## INSTRUCTIONS FOR THE TASK
What you return must be the full listing, word for word, with no images in it.

## DATASET EXTRACT
------------

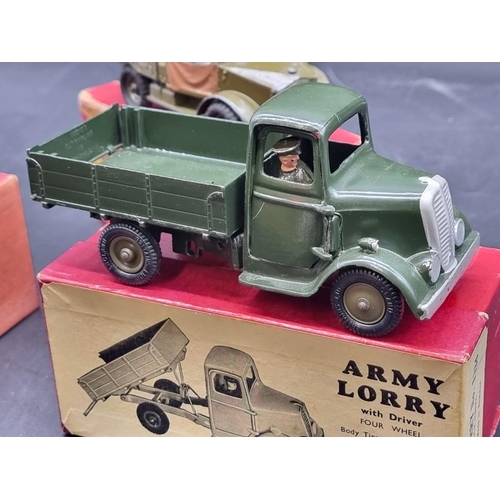 41 - Britains: three vintage military vehicles, comprising: Army Lorry No.1334 (x2); a Beetle Lorry No.18... 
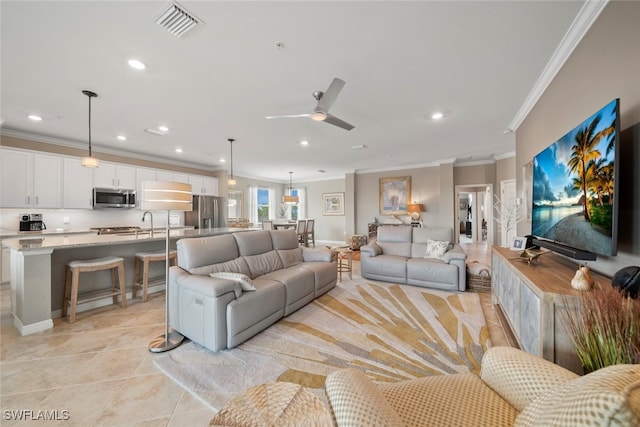 living room featuring ornamental molding, sink, light tile patterned floors, and ceiling fan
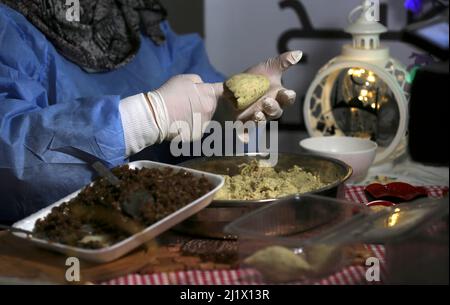 Gaza. 28th mars 2022. Un palestinien prépare de la nourriture qui sera vendue pendant le mois Saint islamique du Ramadan dans un magasin de nourriture dans la ville de Khan Younis, dans la bande de Gaza, le 28 mars 2022. Crédit: Emad Drimly/Xinhua/Alamy Live News Banque D'Images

------------

## EXERCISE ANSWER
 41 - Britains: three vintage military vehicles, comprising: Army Lorry No.1334 (x2); a Beetle Lorry No.18... 
 living room featuring ornamental molding, sink, light tile patterned floors, and ceiling fan
 Gaza. 28th mars 2022. Un palestinien prépare de la nourriture qui sera vendue pendant le mois Saint islamique du Ramadan dans un magasin de nourriture dans la ville de Khan Younis, dans la bande de Gaza, le 28 mars 2022. Crédit: Emad Drimly/Xinhua/Alamy Live News Banque D'Images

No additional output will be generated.